- _Given request_
Report each line in the records below that contains the string "green", copying every such line in full.

- _Dataset extract_
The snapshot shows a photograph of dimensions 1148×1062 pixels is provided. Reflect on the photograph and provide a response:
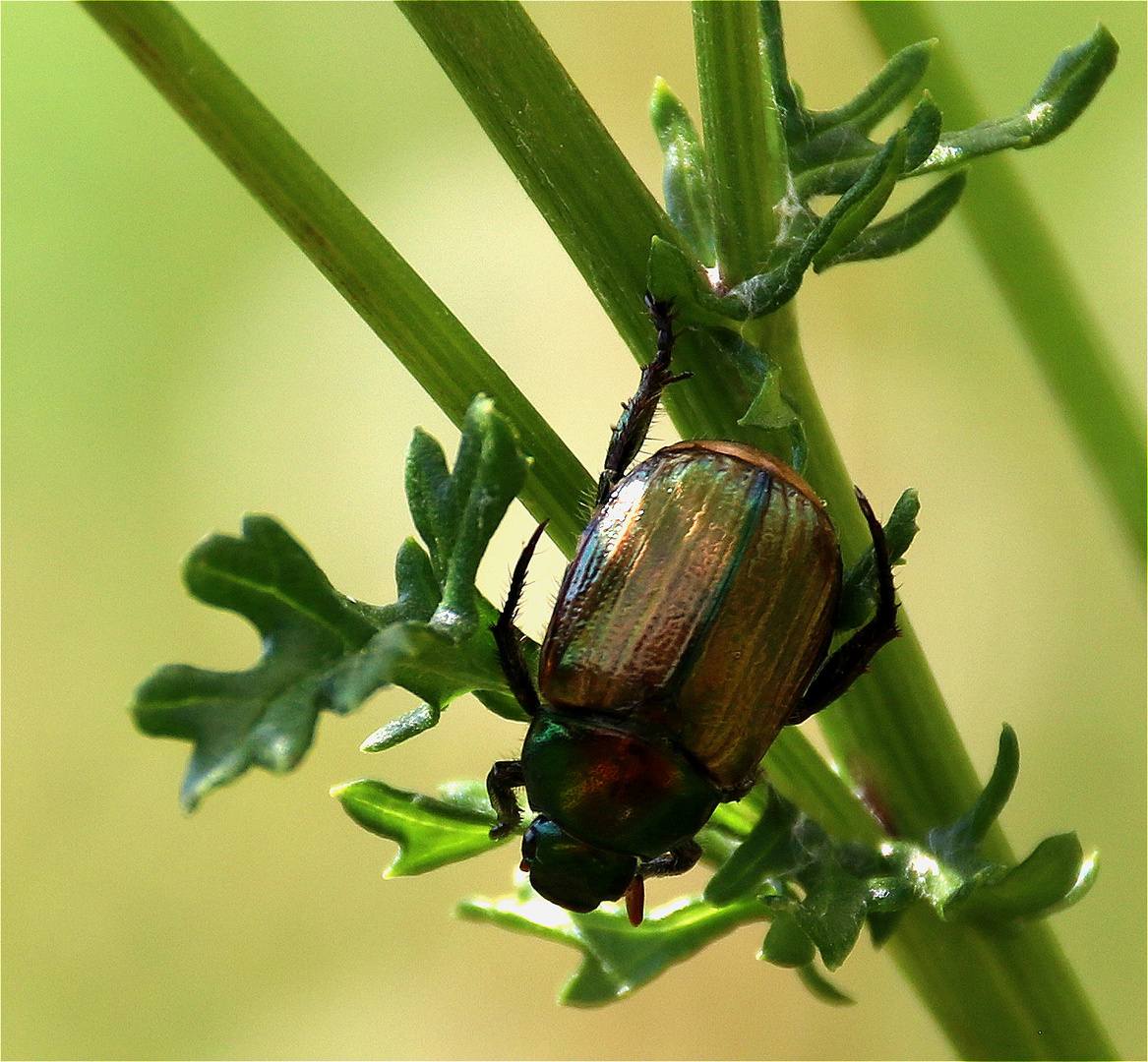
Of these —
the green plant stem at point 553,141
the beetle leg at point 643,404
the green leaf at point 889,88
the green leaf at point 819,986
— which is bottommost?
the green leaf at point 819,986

...

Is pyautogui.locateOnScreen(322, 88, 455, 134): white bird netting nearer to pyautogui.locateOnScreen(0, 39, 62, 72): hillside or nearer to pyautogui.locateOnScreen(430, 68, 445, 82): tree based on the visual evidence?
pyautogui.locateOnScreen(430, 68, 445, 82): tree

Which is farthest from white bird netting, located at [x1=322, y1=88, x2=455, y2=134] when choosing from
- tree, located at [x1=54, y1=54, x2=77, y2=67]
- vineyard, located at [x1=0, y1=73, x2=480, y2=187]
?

...

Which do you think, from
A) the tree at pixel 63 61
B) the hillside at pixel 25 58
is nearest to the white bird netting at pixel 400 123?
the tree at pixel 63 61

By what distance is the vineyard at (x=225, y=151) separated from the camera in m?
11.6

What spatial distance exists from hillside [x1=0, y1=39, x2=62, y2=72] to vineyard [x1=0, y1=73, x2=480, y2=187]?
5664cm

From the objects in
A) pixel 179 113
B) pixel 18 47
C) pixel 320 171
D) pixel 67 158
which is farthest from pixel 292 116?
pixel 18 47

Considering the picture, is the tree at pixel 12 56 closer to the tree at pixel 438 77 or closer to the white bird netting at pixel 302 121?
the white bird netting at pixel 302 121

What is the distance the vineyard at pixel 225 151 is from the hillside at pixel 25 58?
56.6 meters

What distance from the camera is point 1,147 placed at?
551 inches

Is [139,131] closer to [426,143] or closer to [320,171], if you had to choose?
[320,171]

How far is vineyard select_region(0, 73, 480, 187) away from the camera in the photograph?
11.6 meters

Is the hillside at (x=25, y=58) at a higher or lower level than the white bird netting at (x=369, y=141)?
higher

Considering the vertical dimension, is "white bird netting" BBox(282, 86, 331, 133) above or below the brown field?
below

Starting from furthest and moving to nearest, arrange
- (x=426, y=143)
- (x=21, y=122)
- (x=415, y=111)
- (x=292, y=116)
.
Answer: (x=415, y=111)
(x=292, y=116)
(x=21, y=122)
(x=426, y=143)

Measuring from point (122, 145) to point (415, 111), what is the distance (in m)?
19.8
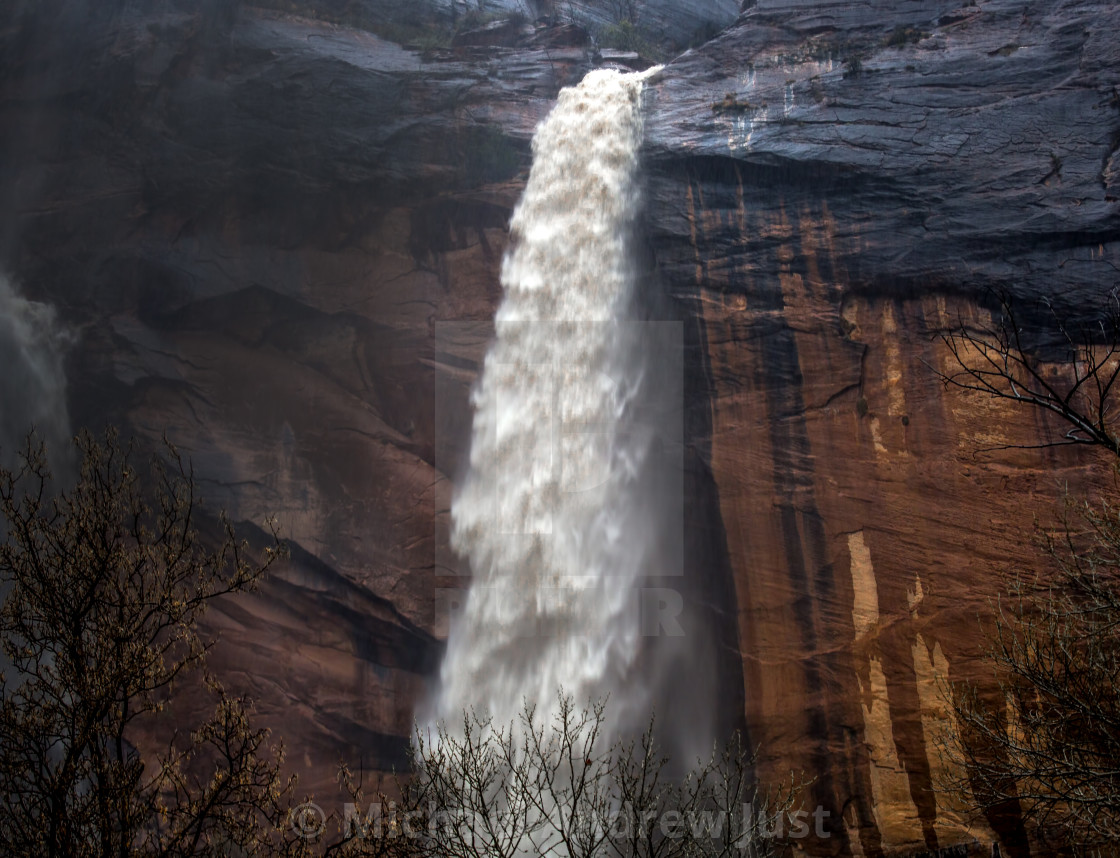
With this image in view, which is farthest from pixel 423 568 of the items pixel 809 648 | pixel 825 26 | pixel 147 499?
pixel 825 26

- _Answer_
the green plant stem at point 553,141
the green leaf at point 889,88
the green leaf at point 819,986
the green leaf at point 819,986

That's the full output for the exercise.